Nobili et al. developed a genetic risk score that in combination with clinical risk markers such as aminotransferases significantly predicts NASH in obese children and adolescents [89]. In 152 study participants with biopsy-proven NAFLD and increased liver enzyme, polymorphisms of PNPLA3 rs738409 (C > G), SOD2 rs4880 (C > T), KLF6 rs3750861 (G > A), and LPIN1 rs13412852 (C > T) were tested. Polymorphisms of SOD2 and KLF6 were included in the analysis because they were associated with progressed liver disease in pediatric and adult NAFLD patients, whereby SOD2 is supposed to be involved in the induction of oxidative stress and KLF6 in determining fibrogenesis [90,91]. The prediction of fibrosis based on the four genetic determinants was less accurate (ROC-AUC of 0.60) than by combining this information with three clinical risk factors (age, diastolic blood pressure, and AST [aspartate aminotransferase]; ROC-AUC of 0.80) [89]. Similarly, a NASH risk score was established in a Korean cohort. The scoring system (NASH PNPLA3-TM6SF2 score, NASH-PT) was based on risk alleles of PNPLA3 rs738409 (C > G) and TM6SF2 rs58542926 (G > A), diabetes status, insulin resistance, and levels of AST and C-reactive protein. NASH-PT scores identified patients with NASH with a ROC-AUC between 0.787 and 0.859 [92].

In a cohort of 514 obese children and adolescents in which almost 70% of the participants were diagnosed with NAFLD by ultrasonography, Zusi et al. tested 11 genes and detected highly significant associations with risk alleles of PNPLA3 rs738409 (C > G), TM6SF2 rs58542926 (G > A), and GCKR rs1260326 (C > T) and a weaker association with a polymorphism of ELOVL2 rs2236212 (G > C) with a higher risk of NAFLD [93].

Di Costanzo et al. conducted exon sequencing of fatty liver genes discovered by GWAS and determined a polygenic risk score for NAFLD by applying logistic regression analysis. The authors confirmed PNPLA3 rs738409 (C > G), GCKR rs1260326 (C > T), TM6SF2 rs58542926 (G > A), and MBOAT7 rs641738 (C > T) as genetic contributors of hepatosteatosis, whereby the PNPLA3 SNP exhibited the strongest association, followed by GCKR, TM6SF2, and MBOAT7. The probability of NAFLD was highest (5-fold), when a risk score of all four SNPs was used [6]. EASL-EASD-EASO Clinical Practice Guidelines [94] already suggest genotyping for PNPLA3 rs738409 and TM6SF2 rs58542926 to identify individuals with a higher risk of hepatic steatosis.

In summary, a genetic risk score should include SNPs with three to four genes that showed the strongest and most robust association with hepatosteatosis and hepatosteatitis. These are PNPLA3, TM6SF2, GCKR plus MBOAT7, SOD2, and KLF6. Risk scores that combine the detection of these genes’ genotypes with clinical parameters might help clinicians to more effectively identify NAFLD patients at risk of NASH without taking liver biopsies.

Work to complete =>
(1) Which genes does the summary paragraph of the passage on genetic risk scores for NAFLD list as showing the strongest and most robust association with hepatosteatosis and hepatosteatitis?
(2) Could you continue the passage on genetic risk scores for NAFLD, starting right after its final sentence?
The entries that follow come from a separate source.

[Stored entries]
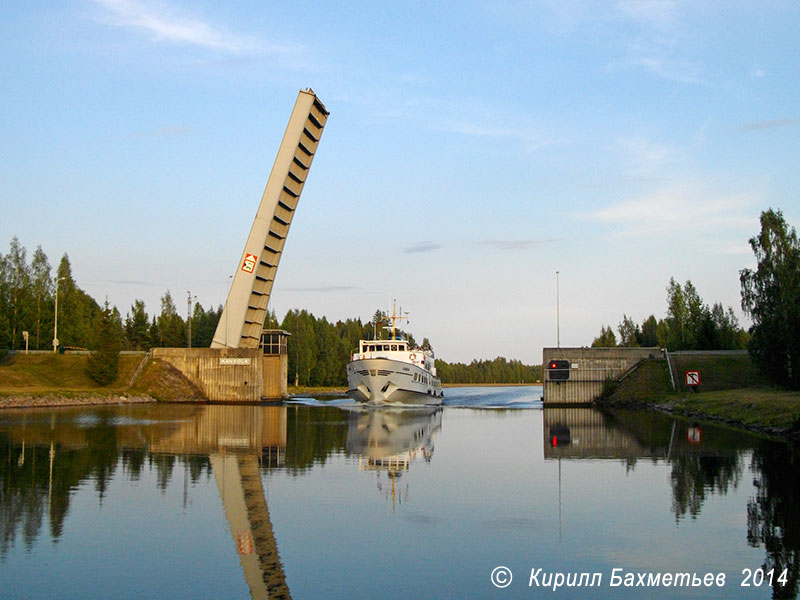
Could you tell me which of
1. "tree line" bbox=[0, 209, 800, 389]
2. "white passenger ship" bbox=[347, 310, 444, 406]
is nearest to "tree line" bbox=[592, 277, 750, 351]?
"tree line" bbox=[0, 209, 800, 389]

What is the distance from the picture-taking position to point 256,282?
68688 mm

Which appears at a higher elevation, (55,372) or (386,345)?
(386,345)

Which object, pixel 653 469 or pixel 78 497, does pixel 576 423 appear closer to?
pixel 653 469

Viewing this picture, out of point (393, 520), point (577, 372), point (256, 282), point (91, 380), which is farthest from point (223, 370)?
point (393, 520)

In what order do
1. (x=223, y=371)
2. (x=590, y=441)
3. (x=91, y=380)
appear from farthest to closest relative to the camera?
1. (x=91, y=380)
2. (x=223, y=371)
3. (x=590, y=441)

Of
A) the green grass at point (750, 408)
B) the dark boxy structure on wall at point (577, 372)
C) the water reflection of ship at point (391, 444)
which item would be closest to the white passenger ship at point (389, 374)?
the dark boxy structure on wall at point (577, 372)

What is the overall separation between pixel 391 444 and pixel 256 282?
129ft

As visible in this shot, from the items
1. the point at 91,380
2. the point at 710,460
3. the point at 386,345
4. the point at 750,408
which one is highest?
the point at 386,345

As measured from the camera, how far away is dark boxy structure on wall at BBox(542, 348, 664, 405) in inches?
2665

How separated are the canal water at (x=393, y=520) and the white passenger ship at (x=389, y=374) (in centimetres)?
3260

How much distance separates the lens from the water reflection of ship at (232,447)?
12.3 meters

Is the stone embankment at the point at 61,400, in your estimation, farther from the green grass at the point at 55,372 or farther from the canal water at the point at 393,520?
the canal water at the point at 393,520

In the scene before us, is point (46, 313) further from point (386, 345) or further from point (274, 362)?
point (386, 345)

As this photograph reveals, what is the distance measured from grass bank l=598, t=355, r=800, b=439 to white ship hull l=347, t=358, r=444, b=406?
15172 millimetres
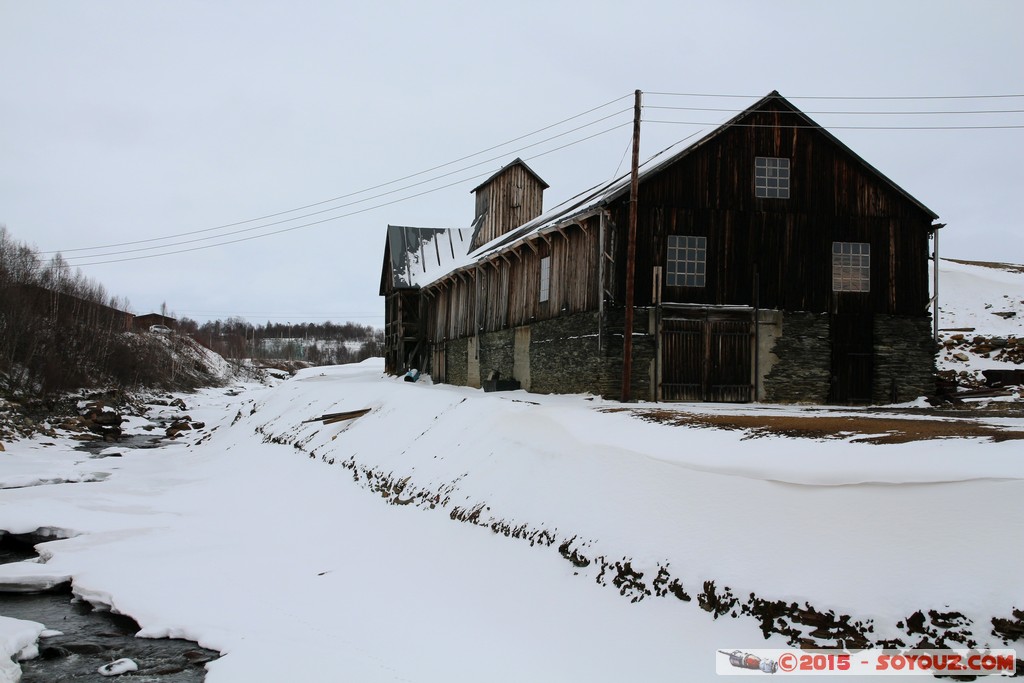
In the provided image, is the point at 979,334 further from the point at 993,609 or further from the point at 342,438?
the point at 993,609

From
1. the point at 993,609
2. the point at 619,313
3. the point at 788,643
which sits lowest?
the point at 788,643

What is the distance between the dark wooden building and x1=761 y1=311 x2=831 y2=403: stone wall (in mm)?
32

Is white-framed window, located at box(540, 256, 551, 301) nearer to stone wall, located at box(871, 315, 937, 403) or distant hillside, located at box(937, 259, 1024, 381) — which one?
stone wall, located at box(871, 315, 937, 403)

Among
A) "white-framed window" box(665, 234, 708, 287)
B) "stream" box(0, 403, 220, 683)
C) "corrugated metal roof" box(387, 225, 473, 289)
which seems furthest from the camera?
"corrugated metal roof" box(387, 225, 473, 289)

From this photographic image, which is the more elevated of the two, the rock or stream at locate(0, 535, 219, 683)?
the rock

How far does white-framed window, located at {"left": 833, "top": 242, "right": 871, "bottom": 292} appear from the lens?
20688mm

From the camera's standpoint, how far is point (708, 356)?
19.8m

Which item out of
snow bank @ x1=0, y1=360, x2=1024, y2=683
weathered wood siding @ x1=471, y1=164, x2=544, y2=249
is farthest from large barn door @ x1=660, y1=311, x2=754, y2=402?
weathered wood siding @ x1=471, y1=164, x2=544, y2=249

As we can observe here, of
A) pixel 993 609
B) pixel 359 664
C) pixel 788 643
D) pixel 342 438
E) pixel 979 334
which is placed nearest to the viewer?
pixel 993 609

Results =>
(1) PNPLA3, TM6SF2, GCKR, MBOAT7, SOD2, and KLF6.

(2)
3. Altered DNA methylation and miRNA expression in NAFLD

In general, there is increasing interest in elucidating disease-relevant epigenetic alterations, as they also have potential for therapeutic approaches. Lifestyle changes such as calorie restriction [95] and exercise [96] as well as more invasive interventions such as bariatric surgery [97,98] have already proven to cause changes in DNA methylation that positively affect the metabolic status of obese and diabetic patients or mice. Whether this also applies to NAFLD is subject of current and future research. Much less is known about specific histone modifications that lead to NAFLD and liver fibrosis. A review by Moran-Savador and Mann [15] provided information on the modifications of the histone code in liver disease.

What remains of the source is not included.